3 The repairs were easy because her construction and fabric are very light and we were able to use the fabric left in her tapes to repair the splits rather like taking a skin graft from another part of the human body because it is the same type.
Equator day was on the 21st April and to mark the occasion Zoonie did an involuntary turn under auto pilot, due perhaps to the growing electrical activity to be encountered in this atmospherically volatile area.

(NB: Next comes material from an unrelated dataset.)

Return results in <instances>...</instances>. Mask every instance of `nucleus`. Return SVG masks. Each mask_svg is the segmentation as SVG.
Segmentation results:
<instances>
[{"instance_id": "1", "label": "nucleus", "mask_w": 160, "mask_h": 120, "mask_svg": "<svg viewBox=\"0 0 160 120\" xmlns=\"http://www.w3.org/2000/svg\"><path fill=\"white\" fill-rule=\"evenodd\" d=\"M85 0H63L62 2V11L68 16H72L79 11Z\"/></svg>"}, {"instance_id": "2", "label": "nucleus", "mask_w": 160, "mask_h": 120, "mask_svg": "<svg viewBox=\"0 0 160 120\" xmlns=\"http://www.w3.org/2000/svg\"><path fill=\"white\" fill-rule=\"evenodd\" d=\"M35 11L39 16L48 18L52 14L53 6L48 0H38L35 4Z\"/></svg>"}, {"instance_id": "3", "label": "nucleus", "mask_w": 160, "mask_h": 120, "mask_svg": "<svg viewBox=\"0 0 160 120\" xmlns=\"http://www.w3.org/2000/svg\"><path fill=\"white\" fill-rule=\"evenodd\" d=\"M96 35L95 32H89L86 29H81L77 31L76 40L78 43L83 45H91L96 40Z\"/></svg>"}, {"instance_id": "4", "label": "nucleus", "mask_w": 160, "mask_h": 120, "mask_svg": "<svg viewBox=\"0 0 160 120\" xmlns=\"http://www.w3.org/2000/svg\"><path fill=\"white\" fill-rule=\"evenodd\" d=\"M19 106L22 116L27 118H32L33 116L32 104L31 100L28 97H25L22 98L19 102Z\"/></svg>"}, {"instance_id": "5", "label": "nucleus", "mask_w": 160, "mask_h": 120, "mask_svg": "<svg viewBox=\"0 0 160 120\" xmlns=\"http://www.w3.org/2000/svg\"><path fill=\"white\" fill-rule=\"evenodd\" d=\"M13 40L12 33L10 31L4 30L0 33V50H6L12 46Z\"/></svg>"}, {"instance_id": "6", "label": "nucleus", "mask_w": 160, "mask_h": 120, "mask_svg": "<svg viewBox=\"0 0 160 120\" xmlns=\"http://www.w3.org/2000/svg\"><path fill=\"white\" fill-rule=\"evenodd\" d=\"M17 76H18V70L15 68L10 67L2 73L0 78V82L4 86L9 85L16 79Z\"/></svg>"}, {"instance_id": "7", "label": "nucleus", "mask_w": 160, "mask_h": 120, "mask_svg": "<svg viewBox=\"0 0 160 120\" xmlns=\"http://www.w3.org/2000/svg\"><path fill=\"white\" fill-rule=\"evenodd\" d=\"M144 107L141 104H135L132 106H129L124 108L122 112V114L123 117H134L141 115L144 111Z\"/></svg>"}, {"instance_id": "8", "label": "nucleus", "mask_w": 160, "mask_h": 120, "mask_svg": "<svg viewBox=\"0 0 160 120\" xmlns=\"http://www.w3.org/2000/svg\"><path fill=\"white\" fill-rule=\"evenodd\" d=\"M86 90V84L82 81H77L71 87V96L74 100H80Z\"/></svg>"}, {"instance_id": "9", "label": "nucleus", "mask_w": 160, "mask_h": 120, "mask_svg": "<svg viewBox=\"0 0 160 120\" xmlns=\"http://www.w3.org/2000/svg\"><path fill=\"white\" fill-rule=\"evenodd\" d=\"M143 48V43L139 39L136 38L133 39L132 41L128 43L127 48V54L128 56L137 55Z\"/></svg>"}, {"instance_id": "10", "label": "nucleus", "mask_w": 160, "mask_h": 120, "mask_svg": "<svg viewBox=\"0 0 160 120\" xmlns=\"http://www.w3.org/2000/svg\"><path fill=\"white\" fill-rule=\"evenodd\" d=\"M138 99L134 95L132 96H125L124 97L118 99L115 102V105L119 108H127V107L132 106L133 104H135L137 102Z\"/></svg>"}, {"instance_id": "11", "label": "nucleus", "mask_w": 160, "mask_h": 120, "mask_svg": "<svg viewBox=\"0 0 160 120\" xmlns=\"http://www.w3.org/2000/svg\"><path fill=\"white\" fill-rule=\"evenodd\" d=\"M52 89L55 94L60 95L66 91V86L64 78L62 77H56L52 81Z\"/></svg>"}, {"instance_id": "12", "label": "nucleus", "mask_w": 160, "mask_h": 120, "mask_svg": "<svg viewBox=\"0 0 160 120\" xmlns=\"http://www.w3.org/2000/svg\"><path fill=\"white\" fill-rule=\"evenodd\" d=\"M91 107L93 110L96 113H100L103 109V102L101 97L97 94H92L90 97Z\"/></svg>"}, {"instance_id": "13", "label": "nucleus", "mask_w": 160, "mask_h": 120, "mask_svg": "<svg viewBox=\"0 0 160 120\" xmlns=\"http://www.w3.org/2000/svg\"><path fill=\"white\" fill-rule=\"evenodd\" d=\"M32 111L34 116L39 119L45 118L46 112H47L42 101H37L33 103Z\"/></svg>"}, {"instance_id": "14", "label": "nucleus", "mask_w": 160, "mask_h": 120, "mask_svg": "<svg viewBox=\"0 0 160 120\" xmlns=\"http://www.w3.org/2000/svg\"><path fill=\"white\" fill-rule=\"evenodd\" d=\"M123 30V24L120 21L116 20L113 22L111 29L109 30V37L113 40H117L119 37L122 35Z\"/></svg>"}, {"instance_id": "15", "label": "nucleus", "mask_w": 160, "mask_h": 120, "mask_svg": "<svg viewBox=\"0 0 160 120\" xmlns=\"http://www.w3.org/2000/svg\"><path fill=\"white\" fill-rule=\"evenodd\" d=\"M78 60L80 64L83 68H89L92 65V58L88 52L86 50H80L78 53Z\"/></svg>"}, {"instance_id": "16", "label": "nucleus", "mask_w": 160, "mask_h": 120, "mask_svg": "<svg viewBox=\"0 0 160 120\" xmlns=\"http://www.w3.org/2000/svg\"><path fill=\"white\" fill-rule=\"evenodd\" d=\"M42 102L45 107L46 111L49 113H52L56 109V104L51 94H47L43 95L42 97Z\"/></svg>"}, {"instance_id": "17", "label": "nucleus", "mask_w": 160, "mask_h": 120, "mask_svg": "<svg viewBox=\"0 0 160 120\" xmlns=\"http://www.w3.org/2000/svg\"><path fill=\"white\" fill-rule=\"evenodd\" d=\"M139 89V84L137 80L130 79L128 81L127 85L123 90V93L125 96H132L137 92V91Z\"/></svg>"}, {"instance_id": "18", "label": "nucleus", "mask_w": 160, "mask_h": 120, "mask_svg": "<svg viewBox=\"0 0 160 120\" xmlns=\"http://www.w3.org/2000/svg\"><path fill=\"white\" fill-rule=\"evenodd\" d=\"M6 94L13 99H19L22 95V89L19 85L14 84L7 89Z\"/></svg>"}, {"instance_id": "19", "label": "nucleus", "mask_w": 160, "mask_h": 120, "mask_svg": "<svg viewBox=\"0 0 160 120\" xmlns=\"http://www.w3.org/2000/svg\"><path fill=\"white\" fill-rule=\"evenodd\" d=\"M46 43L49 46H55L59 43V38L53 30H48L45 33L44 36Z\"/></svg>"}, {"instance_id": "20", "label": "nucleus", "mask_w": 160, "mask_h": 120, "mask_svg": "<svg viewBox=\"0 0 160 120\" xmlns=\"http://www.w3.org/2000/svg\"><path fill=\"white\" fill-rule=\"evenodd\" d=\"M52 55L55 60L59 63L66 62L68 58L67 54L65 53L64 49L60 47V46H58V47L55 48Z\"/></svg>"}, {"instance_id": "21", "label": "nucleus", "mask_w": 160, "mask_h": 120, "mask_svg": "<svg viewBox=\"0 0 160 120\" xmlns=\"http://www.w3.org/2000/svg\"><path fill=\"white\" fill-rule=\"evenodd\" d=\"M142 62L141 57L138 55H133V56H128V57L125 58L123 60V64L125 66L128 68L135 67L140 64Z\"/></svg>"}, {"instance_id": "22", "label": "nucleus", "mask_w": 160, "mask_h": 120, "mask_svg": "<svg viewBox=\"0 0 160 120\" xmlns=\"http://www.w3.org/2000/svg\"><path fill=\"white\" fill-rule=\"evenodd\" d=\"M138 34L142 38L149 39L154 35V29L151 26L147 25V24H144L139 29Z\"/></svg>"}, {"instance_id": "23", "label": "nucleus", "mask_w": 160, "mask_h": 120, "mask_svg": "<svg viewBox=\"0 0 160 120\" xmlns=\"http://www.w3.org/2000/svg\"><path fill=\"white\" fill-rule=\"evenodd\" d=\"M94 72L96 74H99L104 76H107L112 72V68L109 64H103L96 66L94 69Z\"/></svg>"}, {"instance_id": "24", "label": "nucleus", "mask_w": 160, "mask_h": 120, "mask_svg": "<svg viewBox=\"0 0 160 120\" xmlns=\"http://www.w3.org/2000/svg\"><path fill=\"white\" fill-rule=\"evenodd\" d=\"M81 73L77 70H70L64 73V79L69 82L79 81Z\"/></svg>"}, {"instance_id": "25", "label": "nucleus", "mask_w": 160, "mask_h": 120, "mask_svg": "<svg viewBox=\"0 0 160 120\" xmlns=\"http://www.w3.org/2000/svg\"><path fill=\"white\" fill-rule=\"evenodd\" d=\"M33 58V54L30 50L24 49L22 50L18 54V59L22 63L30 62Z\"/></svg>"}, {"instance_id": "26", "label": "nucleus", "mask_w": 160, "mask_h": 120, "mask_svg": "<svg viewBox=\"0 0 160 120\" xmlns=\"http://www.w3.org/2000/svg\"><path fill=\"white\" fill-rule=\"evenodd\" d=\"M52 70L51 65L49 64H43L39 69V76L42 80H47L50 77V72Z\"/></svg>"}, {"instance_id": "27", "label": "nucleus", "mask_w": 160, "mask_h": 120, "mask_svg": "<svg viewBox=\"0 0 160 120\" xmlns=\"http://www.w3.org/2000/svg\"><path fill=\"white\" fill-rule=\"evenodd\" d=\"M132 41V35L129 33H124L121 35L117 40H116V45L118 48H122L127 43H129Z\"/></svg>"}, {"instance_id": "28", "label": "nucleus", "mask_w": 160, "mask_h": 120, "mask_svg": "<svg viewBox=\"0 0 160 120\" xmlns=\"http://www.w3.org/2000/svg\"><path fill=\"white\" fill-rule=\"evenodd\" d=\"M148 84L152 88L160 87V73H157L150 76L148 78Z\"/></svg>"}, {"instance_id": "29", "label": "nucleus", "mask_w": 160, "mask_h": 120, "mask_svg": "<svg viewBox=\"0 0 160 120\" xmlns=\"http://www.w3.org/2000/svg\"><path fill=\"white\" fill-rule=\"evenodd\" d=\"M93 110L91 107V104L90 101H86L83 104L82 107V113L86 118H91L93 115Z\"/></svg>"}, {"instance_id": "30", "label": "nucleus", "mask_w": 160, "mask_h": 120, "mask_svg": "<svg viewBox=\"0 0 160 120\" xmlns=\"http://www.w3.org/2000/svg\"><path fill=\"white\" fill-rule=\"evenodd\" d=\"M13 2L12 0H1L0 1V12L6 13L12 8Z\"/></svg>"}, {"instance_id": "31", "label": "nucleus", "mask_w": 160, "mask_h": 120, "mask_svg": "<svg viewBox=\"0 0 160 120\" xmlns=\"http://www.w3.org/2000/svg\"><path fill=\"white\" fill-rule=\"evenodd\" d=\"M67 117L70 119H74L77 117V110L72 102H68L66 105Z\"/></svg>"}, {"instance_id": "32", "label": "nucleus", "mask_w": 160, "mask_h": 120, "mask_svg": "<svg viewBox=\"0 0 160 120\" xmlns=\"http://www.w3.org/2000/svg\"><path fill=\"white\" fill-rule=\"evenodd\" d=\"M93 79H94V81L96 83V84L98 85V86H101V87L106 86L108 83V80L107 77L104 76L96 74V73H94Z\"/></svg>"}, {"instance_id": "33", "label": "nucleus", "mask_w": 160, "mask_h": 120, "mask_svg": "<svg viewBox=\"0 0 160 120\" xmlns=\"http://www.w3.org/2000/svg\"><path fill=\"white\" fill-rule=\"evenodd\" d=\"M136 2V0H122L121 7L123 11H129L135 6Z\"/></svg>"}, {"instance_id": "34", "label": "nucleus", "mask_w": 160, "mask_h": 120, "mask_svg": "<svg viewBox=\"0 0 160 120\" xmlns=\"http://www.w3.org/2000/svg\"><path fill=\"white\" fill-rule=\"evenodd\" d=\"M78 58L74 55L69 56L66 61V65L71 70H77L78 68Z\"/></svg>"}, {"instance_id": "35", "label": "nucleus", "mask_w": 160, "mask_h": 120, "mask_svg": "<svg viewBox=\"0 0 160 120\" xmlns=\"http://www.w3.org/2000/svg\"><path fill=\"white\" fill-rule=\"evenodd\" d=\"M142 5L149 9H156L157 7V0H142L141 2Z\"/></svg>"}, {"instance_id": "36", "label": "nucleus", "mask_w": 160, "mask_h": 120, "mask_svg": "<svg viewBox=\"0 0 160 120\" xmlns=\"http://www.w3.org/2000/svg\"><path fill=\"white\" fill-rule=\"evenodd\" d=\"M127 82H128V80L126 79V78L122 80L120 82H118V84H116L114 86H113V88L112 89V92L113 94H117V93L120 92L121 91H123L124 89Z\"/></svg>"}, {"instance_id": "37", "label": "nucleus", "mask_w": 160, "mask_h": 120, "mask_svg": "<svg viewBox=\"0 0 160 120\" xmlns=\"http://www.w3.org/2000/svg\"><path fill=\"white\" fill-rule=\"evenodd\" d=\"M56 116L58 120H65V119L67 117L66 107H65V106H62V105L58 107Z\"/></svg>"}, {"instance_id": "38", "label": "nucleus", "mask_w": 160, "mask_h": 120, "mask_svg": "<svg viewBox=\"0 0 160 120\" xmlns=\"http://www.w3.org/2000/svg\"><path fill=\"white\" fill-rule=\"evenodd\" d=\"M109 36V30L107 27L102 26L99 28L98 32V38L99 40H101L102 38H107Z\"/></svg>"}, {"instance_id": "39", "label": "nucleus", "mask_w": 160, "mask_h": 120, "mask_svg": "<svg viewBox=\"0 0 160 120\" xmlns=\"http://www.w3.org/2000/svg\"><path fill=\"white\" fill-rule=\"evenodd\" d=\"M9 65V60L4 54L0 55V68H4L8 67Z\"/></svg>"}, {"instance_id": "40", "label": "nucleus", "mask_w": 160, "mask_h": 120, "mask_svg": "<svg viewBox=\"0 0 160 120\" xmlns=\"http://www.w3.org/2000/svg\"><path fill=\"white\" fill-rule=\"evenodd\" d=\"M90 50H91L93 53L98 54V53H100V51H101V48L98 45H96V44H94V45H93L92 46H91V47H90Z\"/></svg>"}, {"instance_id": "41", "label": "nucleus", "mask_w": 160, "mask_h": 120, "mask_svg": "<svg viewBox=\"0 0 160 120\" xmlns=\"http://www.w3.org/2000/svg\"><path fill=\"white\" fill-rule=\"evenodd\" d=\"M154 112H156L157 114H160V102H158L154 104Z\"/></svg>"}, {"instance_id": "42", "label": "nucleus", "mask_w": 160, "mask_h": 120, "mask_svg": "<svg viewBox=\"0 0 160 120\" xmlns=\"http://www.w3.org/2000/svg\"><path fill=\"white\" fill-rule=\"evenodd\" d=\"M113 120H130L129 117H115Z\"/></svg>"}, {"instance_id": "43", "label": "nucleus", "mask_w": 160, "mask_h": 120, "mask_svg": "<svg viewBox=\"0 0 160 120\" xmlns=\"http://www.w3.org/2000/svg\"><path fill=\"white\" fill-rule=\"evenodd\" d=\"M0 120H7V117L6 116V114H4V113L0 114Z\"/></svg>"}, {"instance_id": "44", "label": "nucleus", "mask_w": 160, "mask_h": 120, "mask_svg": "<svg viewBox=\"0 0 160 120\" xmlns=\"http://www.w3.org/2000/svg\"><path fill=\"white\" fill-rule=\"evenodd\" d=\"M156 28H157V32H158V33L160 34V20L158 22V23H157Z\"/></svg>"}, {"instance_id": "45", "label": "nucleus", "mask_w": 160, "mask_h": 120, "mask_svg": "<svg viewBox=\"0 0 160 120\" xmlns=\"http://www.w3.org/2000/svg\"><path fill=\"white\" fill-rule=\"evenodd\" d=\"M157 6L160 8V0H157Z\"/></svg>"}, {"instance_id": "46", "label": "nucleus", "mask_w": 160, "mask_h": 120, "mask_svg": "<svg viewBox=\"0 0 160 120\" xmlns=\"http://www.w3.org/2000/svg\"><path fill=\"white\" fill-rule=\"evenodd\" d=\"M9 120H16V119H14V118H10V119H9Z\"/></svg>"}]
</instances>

She has done two more since; seventy degrees either way and with thunderous clouds up ahead at the time and an elegant serpentine manoeuvre when she just didn’t know which way to turn.
There has been plenty of thunder and some sheet lightning in the squalls so retrieval of our devices for our use has been from the oven and microwave, our Faraday’s cages. To be honest we were too busy on the day heat sealing all the Diva’s fraying edges to think about having moved back into the Northern Hemisphere and North Atlantic for the first time since 25th March 2016, but here we are again sailing towards our outward passage from the Cape Verdes to Guadeloupe at which point, in about 11 days’ time, we definitely will celebrate completing our ocean circumnavigation!
So, we have completed about one third of the passage to the Azores, measured from St Helena to the Equator at 1224 miles. Zoonie will reach the next waypoint this evening, on the other side of the ITCZ and then the next one we have set at a point to give us a nice sailing angle: 25’N 40’W. 1554 miles away.
Yesterday I was standing on the fourth step of the companionway, watching the rain and waiting for the bread dough to rise, not long in the 37-degree cabin heat, when I thought we could have a second rainwater shower on the foredeck. So, stripped of our singular item of clothing and clasping the body wash off we go again. All lathered up and ready for the rinse, guess what happened next, well, nothing, it stopped raining!! Two sudsy souls made their way back to the cockpit for a rinse off below.
We know we’re in the North Atlantic because there is Sargasso weed all around us and the Watt&Sea cannot work because it is clogged up.
In another 4 days we will be out of the path of naissant hurricanes which can start forming from early May, so that will be a relief. Yesterday I asked Neptune for some sailing winds for our three yachts and he has tentatively obliged and now we are creeping north at around 4 knots in the very start of the NE Trades.